The AI Explainbability 360 toolkit is an open-source library that supports interpretability and explainability of data and machine learning models. The AI Explainability 360 Python package includes a comprehensive set of algorithms that cover different dimensions of explanations along with proxy explainability metrics.

The [AI Explainability 360 interactive experience](http://aix360.mybluemix.net/data) provides a gentle introduction to the concepts and capabilities by walking through an example use case for different consumer personas. The [tutorials and example notebooks](./examples) offer a deeper, data scientist-oriented introduction. The complete API is also available.

There is no single approach to explainability that works best. There are many ways to explain: data vs. model, directly interpretable vs. post hoc explanation, local vs. global, etc. It may therefore be confusing to figure out which algorithms are most appropriate for a given use case. To help, we have created some [guidance material](http://aix360.mybluemix.net/resources#guidance) and a [chart](./aix360/algorithms/README.md) that can be consulted.

We have developed the package with extensibility in mind. This library is still in development. We encourage the contribution of your explainability algorithms and metrics. To get started as a contributor, please join the [AI Explainability 360 Community](https://aix360.slack.com) by requesting an invitation [here](https://join.slack.com/t/aix360/shared_invite/enQtNzEyOTAwOTk1NzY2LTM1ZTMwM2M4OWQzNjhmNGRiZjg3MmJiYTAzNDU1MTRiYTIyMjFhZTI4ZDUwM2M1MGYyODkwNzQ2OWQzMThlN2Q). Please review the instructions to contribute code [here](CONTRIBUTING.md).

## Supported explainability algorithms

### Data explanation

- ProtoDash ([Gurumoorthy et al., 2017](https://arxiv.org/abs/1707.01212))
- Disentangled Inferred Prior VAE ([Kumar et al., 2018](https://openreview.net/forum?id=H1kG7GZAW))

### Local post-hoc explanation

- ProtoDash ([Gurumoorthy et al., 2017](https://arxiv.org/abs/1707.01212))
- Contrastive Explanations Method ([Dhurandhar et al., 2018](https://papers.nips.cc/paper/7340-explanations-based-on-the-missing-towards-contrastive-explanations-with-pertinent-negatives))
- Contrastive Explanations Method with Monotonic Attribute Functions ([Luss et al., 2019](https://arxiv.org/abs/1905.12698))

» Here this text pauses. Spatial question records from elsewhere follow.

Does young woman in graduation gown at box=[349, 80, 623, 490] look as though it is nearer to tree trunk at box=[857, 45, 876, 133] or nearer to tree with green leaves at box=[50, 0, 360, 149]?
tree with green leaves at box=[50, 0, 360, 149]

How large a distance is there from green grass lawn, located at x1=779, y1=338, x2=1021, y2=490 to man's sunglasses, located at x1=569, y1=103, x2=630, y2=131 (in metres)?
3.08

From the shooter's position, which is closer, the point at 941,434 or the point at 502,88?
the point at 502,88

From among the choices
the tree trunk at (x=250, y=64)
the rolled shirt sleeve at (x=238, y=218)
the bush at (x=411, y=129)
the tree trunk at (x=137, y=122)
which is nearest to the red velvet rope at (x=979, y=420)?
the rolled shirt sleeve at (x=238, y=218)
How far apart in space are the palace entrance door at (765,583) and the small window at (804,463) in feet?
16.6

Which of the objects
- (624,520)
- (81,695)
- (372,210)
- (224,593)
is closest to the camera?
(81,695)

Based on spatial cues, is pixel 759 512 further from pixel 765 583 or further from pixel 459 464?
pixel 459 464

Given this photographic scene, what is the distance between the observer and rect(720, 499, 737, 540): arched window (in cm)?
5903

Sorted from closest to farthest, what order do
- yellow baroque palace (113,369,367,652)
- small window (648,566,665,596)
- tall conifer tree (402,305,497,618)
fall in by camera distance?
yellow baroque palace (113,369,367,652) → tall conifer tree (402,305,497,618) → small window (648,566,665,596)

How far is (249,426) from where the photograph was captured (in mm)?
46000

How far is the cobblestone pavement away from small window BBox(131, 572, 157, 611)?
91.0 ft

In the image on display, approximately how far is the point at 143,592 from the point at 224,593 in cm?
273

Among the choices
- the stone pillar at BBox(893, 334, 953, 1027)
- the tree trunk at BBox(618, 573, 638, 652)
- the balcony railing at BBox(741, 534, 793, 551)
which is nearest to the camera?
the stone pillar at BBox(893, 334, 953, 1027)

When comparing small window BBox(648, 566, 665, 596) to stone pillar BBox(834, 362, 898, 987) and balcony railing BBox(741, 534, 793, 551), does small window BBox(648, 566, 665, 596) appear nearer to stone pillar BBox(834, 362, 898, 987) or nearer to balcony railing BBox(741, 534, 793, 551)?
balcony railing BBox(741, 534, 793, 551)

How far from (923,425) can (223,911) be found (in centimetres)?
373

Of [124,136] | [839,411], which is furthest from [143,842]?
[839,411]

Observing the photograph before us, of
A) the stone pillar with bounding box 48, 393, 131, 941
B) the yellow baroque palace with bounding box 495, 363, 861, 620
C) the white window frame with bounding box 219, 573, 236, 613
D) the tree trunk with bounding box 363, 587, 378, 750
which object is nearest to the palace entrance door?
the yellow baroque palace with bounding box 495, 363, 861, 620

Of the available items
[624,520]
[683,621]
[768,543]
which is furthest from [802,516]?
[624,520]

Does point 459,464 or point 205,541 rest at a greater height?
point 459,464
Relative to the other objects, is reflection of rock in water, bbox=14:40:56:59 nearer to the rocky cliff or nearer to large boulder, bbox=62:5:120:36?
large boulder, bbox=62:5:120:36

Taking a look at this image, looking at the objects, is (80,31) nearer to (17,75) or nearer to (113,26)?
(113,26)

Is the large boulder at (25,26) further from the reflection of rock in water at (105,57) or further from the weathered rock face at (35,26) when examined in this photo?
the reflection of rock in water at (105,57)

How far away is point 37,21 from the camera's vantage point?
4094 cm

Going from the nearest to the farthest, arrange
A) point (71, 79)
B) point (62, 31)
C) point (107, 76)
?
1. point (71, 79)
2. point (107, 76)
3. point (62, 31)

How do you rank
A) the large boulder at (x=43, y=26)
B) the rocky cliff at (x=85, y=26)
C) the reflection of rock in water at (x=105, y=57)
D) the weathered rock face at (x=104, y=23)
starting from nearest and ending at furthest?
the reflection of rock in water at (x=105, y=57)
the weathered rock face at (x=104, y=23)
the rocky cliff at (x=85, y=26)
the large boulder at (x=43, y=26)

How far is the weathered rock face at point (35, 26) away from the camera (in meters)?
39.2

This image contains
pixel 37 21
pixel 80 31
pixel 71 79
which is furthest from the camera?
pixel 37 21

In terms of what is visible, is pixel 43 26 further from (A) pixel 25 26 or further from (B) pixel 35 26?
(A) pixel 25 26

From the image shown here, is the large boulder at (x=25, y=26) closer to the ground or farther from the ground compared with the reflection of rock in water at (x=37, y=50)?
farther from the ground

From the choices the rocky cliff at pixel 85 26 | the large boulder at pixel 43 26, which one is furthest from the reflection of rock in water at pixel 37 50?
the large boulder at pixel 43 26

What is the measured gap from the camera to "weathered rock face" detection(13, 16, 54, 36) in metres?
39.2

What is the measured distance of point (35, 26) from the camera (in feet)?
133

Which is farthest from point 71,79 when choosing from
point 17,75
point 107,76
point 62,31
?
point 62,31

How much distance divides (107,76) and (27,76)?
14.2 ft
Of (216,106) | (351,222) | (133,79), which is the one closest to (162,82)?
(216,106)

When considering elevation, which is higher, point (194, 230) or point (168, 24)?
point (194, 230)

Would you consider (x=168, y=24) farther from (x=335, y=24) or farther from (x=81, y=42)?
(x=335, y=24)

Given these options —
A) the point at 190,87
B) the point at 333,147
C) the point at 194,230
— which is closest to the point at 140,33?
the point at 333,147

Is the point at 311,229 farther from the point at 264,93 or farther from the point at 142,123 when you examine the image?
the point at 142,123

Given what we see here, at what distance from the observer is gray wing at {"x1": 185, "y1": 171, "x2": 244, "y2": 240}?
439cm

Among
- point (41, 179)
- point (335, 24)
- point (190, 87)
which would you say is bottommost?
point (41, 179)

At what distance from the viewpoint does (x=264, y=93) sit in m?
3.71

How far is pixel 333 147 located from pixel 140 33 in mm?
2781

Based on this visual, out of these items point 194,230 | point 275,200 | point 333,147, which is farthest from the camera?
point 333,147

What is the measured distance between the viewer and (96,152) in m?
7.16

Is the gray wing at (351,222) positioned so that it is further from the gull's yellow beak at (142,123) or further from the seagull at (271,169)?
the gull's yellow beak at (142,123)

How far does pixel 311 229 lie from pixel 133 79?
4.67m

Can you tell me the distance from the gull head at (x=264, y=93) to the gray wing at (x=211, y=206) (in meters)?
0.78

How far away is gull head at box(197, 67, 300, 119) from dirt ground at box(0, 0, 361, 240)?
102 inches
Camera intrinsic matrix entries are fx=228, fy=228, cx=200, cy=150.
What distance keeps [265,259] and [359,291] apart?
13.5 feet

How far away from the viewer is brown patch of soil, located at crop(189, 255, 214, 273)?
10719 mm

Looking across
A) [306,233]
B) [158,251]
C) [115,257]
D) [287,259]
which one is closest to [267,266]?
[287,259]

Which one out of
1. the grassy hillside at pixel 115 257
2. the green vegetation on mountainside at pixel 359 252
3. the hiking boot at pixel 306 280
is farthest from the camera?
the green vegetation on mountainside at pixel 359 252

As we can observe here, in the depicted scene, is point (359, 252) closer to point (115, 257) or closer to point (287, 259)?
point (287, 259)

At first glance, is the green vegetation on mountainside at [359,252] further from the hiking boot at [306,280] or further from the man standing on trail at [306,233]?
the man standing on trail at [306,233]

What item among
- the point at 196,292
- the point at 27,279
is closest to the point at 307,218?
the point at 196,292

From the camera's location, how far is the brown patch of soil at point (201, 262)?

### Local direct explanation

- Teaching AI to Explain its Decisions ([Hind et al., 2019](https://doi.org/10.1145/3306618.3314273))

### Global direct explanation

- Boolean Decision Rules via Column Generation (Light Edition) ([Dash et al., 2018](https://papers.nips.cc/paper/7716-boolean-decision-rules-via-column-generation))
- Generalized Linear Rule Models ([Wei et al., 2019](http://proceedings.mlr.press/v97/wei19a.html))

### Global post-hoc explanation 

- ProfWeight ([Dhurandhar et al., 2018](https://papers.nips.cc/paper/8231-improving-simple-models-with-confidence-profiles))


## Supported explainability metrics
- Faithfuless ([Alvarez-Melis and Jaakkola, 2018](https://papers.nips.cc/paper/8003-towards-robust-interpretability-with-self-explaining-neural-networks))
- Monotonicity ([Luss et al., 2019](https://arxiv.org/abs/1905.12698))

## Setup

Supported Configurations:

| OS | Python version |
| ------- | -------------- |
| macOS | 3.6 |
| Ubuntu | 3.6 |
| Windows | 3.6 |


### (Optional) Create a virtual environment

AIX360 requires specific versions of many Python packages which may conflict
with other projects on your system. A virtual environment manager is strongly
recommended to ensure dependencies may be installed safely. If you have trouble
installing AIX360, try this first.

#### Conda

Conda is recommended for all configurations though Virtualenv is generally
interchangeable for our purposes. Miniconda is sufficient (see [the difference between Anaconda and
Miniconda](https://conda.io/docs/user-guide/install/download.html#anaconda-or-miniconda)
if you are curious) and can be installed from
[here](https://conda.io/miniconda.html) if you do not already have it.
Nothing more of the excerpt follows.